▶ _SELECTION_
★ ★ ★

## **Neural Net training**

In [41]:
%load_ext autoreload
%autoreload 2

import pandas as pd
import numpy as np
import os
import glob
import pickle
import matplotlib.pyplot as plt
import matplotlib as mpl
mpl.rcParams['agg.path.chunksize'] = 100000

import gc
import xgboost as xgb
from tqdm import tqdm
import shutil
import copy

from sklearn.preprocessing import LabelEncoder
from sklearn.linear_model import LogisticRegression

import pickle

import warnings
warnings.simplefilter('ignore')

import torch
import torch.nn as nn
import torch.nn.functional as F
import torch.optim as optim
from torch.nn.modules.loss import _WeightedLoss

The autoreload extension is already loaded. To reload it, use:
  %reload_ext autoreload


In [42]:
def seed_everything(seed=42):
    random.seed(seed)
    os.environ['PYTHONHASHSEED'] = str(seed)
    np.random.seed(seed)
    torch.manual_seed(seed)
    torch.cuda.manual_seed(seed)
    torch.backends.cudnn.deterministic = True

In [43]:
def label_encode(df, cols):
    for col in cols:
        le = LabelEncoder()
        tmp = df[col].fillna("NaN")
        df[col] = pd.Series(le.fit_transform(tmp), index=tmp.index)

    return df


def check_columns(necessary_cols,cols):
    
    cols = set(cols) # make set
    
    lack_cols = [c for c in necessary_cols if c not in cols]
    
    print("-- column check completed --")
    if len(lack_cols) == 0:
        print("  columns are satisfied")
        return True
    else:
        print("  !!columns are lacked!!")
        print("   lacked columns:",lack_cols)
        return False


class FeaturesMaker_v1(object):

    def __init__(self,target_cols):
        self.name = "featuresV1"
        self.feature_exp = "simple features which "

        self.target_cols = target_cols
        self.necessary_col =  ["sig_id",'cp_type',"cp_time","cp_dose","data_part"] + list(target_cols)

    def make_feature(self,df):

        # check existstance of necessary columns
        if check_columns(self.necessary_col,df.columns):

            # label encoding
            cols = ['cp_type',"cp_time","cp_dose"]
            df = label_encode(df, cols=cols)


            # split train and test
            df = df.set_index(["sig_id"],drop=True)

            features = [c for c in df.columns if "g-" in c]
            features = features + [c for c in df.columns if "c-" in c]
            features = features + ['cp_type',"cp_time","cp_dose"]

            print("-- ",self.name," --")
            print("dim:",len(features))
            print("N:",len(df))
            print("-----------------")

            return {sub[0]:(sub[1][features],sub[1][self.target_cols]) for sub in df.groupby(by="data_part")}

        else:
            return False

In [44]:
import torch
import torch.nn as nn
import torch.nn.functional as F
import torch.optim as optim
from torch.nn.modules.loss import _WeightedLoss

Dropout_Model = 0.25
class Model(nn.Module):
    def __init__(self, num_features, num_targets, hidden_size):
        
        super(Model, self).__init__()

★ ★ ★

▶ _EXERCISE MATERIALS_
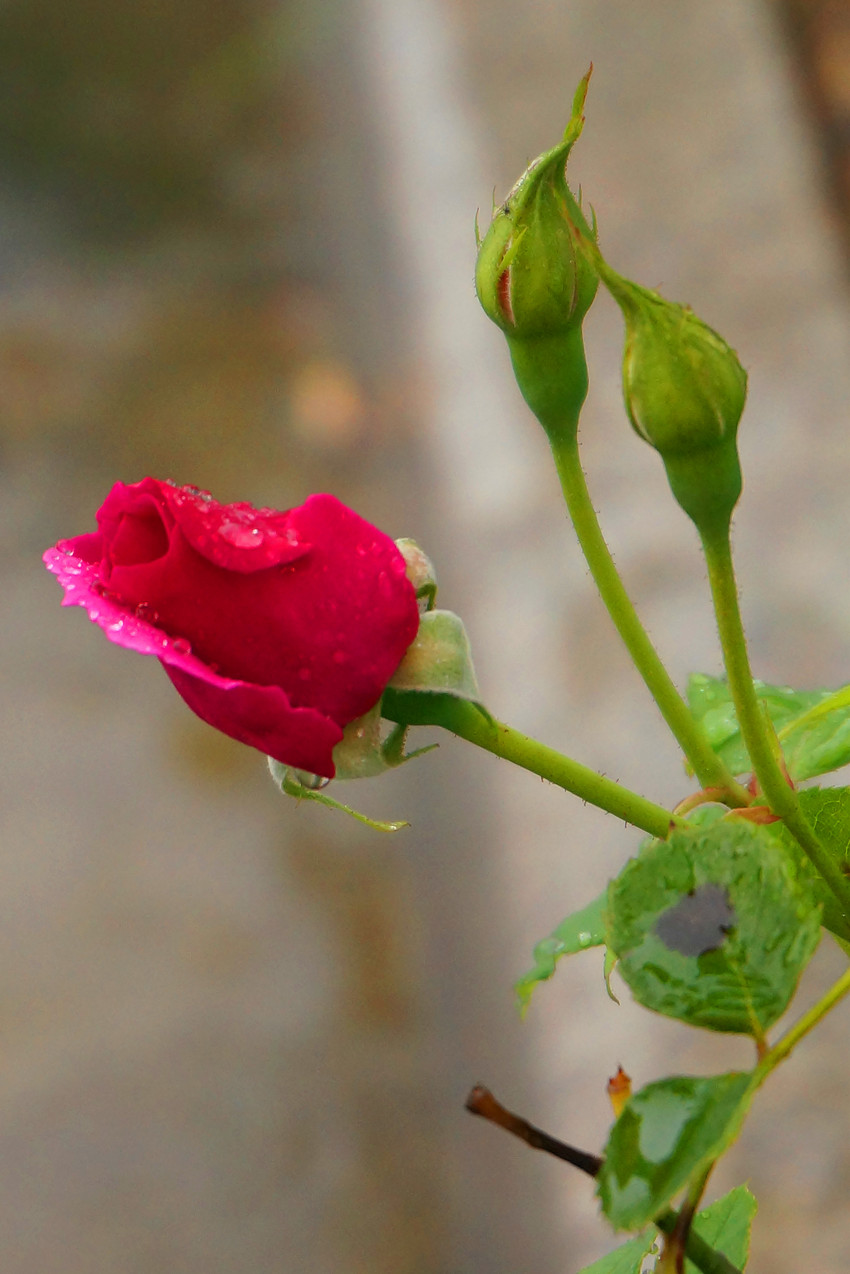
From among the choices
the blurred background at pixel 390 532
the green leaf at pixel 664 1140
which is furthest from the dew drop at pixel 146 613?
the blurred background at pixel 390 532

★ ★ ★

▶ _JOBS_
1. In the neural net training notebook, what value is assigned to Dropout_Model?
2. Reproduce the entry shown above, line for line, omitting the picture.
The notebook and the entries were taken from unrelated sources.

▶ _ANSWER SET_
1. 0.25

2.
From among the choices
the blurred background at pixel 390 532
the green leaf at pixel 664 1140
which is furthest from the dew drop at pixel 146 613?
the blurred background at pixel 390 532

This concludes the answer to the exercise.